Why Good Friday's Good

Today is Good Friday. It’s a strangely named annual event in the national calendar, from a liturgical diary which I’m not otherwise inclined to observe. On it, we commemorate the crucifixion of Christ. Some suggest the phrase derives from God Friday, in the same way that Goodbye comes from God be with you. It is the day on which God interrupted human history, raiding our desolate planet with heavenly grace. Etymology aside, why is the day so good?

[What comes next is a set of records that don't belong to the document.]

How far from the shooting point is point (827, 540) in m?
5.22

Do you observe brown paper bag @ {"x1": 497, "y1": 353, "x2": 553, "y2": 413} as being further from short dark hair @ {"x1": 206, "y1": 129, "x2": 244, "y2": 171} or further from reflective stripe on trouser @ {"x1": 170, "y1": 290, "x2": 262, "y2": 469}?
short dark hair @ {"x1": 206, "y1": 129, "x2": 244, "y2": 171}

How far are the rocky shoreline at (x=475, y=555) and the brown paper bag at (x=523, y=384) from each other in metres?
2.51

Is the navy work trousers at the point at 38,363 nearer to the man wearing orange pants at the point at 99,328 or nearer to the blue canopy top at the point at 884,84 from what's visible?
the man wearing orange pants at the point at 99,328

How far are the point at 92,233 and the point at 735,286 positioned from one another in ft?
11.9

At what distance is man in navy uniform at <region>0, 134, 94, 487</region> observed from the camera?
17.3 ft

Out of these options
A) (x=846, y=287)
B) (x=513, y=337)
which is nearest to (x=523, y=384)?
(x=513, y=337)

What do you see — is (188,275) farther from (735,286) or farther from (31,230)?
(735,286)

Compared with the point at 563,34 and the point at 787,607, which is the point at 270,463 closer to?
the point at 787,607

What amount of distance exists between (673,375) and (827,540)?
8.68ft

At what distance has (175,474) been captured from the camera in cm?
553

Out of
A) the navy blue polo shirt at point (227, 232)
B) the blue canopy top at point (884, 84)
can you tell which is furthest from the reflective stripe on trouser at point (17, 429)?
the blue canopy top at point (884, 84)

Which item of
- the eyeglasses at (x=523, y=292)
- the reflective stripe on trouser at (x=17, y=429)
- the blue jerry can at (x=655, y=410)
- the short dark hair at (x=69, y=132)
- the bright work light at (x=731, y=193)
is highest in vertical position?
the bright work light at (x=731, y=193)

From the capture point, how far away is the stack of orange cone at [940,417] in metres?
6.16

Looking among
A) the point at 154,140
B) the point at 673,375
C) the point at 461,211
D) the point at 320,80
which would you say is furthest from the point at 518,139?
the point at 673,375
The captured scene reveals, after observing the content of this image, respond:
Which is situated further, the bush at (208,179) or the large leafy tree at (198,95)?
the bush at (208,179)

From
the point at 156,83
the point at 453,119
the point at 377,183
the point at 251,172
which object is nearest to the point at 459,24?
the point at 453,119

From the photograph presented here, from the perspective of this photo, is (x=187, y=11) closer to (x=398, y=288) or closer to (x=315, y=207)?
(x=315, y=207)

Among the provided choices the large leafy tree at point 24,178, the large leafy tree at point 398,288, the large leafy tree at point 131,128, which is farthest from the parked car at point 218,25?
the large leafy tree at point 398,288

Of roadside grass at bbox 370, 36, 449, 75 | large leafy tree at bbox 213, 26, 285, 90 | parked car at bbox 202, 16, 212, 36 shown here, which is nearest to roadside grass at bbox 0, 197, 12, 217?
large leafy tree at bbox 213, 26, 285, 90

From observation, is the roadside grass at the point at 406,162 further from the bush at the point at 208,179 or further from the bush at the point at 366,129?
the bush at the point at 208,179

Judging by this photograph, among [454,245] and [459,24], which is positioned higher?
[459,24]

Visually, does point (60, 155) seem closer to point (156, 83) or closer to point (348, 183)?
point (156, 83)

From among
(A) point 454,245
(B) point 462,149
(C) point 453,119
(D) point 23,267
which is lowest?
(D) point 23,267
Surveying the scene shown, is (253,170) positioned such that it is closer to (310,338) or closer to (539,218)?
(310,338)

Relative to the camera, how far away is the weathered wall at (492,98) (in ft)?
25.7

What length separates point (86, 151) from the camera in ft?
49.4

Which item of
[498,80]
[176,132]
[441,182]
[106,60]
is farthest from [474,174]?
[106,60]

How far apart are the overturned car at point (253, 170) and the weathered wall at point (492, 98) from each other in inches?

It’s good because it reveals the absolute moral goodness of God. Theologians call this righteousness. The righteousness of God justifies the sinner, not by ignoring his sin, but by paying for it. This is the day on which payment to divine justice was made and a release of captives purchased. This is good news indeed, if, like me, you have sinned. The moral righteousness of God was entirely satisfied by the death of Christ.

It’s good because it reveals the loving kindness and compassion of God towards the sinner. This, theologians call grace, and it is the ultimate express of goodness. God gives us so much, freely and abundantly. Good Friday shows God’s goodness in that tangible insistence that the sinner’s crimes be paid in full, without their contribution or supplement.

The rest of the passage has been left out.